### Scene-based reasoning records
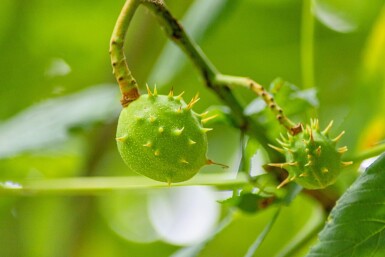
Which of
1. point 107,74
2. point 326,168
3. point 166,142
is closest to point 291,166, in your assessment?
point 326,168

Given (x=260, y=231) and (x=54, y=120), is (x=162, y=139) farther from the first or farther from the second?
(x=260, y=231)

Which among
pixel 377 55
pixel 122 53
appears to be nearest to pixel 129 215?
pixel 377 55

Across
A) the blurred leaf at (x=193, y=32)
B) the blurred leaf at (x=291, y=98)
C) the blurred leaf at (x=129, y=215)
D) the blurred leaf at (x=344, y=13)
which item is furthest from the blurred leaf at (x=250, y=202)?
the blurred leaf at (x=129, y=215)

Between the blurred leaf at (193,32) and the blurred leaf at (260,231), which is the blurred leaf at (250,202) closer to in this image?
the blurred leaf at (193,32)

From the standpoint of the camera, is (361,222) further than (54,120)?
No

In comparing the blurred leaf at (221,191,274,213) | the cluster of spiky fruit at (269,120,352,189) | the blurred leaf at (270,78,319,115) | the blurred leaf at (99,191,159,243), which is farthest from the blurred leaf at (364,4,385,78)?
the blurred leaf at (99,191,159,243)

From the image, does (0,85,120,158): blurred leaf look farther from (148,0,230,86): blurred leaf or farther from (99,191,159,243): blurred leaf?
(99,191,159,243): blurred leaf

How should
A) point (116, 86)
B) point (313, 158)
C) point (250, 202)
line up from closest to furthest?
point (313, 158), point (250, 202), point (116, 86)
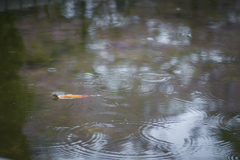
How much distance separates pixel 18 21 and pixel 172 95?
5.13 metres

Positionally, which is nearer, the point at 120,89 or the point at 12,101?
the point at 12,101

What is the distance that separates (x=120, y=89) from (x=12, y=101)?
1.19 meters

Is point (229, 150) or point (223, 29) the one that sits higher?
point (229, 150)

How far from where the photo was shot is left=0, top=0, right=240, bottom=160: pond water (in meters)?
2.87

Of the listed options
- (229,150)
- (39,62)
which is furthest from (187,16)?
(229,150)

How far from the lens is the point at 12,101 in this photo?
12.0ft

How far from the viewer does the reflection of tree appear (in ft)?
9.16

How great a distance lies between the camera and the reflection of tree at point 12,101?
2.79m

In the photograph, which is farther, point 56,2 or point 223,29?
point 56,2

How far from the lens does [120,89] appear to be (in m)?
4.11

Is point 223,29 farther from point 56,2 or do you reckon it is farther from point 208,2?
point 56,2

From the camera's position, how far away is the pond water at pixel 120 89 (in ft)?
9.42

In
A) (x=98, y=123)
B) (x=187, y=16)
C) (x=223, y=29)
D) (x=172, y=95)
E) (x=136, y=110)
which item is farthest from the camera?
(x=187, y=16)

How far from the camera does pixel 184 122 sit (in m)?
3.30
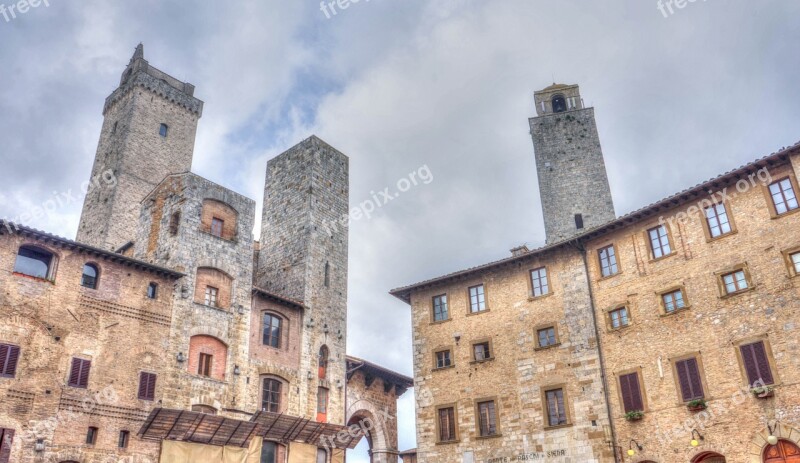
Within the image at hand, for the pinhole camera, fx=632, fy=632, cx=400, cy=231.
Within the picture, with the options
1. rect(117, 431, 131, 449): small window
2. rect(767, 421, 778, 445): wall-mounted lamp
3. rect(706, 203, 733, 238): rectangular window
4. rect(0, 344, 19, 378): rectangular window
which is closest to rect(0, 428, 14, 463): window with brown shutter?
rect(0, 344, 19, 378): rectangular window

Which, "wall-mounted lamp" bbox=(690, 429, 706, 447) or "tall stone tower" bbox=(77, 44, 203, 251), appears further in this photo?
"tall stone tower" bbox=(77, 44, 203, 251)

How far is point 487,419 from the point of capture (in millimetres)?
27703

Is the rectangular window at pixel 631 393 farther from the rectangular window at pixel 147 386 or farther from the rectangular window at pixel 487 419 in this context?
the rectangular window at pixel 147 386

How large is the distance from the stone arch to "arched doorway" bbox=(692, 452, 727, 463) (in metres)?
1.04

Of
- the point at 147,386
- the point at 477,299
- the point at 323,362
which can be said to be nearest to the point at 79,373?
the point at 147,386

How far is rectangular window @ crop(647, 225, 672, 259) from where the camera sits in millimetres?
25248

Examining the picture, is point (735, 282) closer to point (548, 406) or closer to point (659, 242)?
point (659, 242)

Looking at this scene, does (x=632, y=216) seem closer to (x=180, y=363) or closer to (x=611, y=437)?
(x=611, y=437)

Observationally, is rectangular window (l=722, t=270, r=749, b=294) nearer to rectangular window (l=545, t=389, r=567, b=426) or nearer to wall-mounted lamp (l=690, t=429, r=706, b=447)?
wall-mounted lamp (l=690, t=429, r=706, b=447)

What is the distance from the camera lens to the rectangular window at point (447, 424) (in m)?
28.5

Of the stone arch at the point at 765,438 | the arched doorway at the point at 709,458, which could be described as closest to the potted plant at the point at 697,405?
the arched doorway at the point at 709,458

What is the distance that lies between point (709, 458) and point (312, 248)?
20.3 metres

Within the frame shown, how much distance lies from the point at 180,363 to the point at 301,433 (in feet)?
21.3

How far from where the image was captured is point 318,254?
==
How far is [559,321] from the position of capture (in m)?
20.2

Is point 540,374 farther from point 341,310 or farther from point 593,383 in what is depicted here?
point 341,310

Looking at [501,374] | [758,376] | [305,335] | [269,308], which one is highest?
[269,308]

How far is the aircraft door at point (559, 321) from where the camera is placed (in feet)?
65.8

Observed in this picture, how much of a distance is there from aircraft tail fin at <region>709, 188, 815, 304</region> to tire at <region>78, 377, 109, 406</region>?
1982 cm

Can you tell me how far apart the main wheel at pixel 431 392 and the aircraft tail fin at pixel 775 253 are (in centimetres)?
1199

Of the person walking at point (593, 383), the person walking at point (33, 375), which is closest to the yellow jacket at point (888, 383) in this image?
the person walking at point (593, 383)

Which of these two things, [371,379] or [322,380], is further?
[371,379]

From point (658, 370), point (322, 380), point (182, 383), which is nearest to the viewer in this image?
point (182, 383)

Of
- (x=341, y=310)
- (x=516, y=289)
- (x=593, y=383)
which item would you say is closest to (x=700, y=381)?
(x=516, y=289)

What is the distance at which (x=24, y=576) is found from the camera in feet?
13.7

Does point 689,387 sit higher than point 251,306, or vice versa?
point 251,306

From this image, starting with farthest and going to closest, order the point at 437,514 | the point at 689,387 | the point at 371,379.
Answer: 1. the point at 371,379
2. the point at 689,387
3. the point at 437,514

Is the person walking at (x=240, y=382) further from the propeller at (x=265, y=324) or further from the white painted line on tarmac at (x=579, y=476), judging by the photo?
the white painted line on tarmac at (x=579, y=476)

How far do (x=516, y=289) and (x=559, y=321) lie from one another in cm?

### DIRECTIONS FOR THIS TASK
Can you copy out, word for word, the data above from the line with "How large is" up to and including the line with "How far from where the image"?

### SOLUTION TO THE PROBLEM
How large is the distance from the stone arch to "arched doorway" bbox=(692, 452, 727, 463) (in metres)?
1.04

Of
- the point at 147,386
- the point at 477,299
- the point at 323,362
which can be said to be nearest to the point at 79,373?
the point at 147,386

How far is rectangular window @ crop(647, 225, 672, 259) from where the camera sits in millimetres?
25248

Examining the picture, is point (735, 282) closer to point (548, 406) or closer to point (659, 242)?
point (659, 242)

Looking at this scene, does (x=632, y=216) seem closer to (x=180, y=363) or closer to (x=611, y=437)?
(x=611, y=437)

Observationally, is rectangular window (l=722, t=270, r=749, b=294) nearer to rectangular window (l=545, t=389, r=567, b=426) or nearer to wall-mounted lamp (l=690, t=429, r=706, b=447)?
wall-mounted lamp (l=690, t=429, r=706, b=447)

What is the distance from the camera lens to the rectangular window at point (447, 424) (in m)?
28.5

Of the stone arch at the point at 765,438 | the arched doorway at the point at 709,458, which could be described as closest to the potted plant at the point at 697,405?
the arched doorway at the point at 709,458

What is the distance that lies between point (709, 458) and point (312, 248)?
20.3 metres

Within the frame shown, how much distance lies from the point at 180,363 to the point at 301,433 (in feet)?
21.3

How far from where the image was captured is point 318,254?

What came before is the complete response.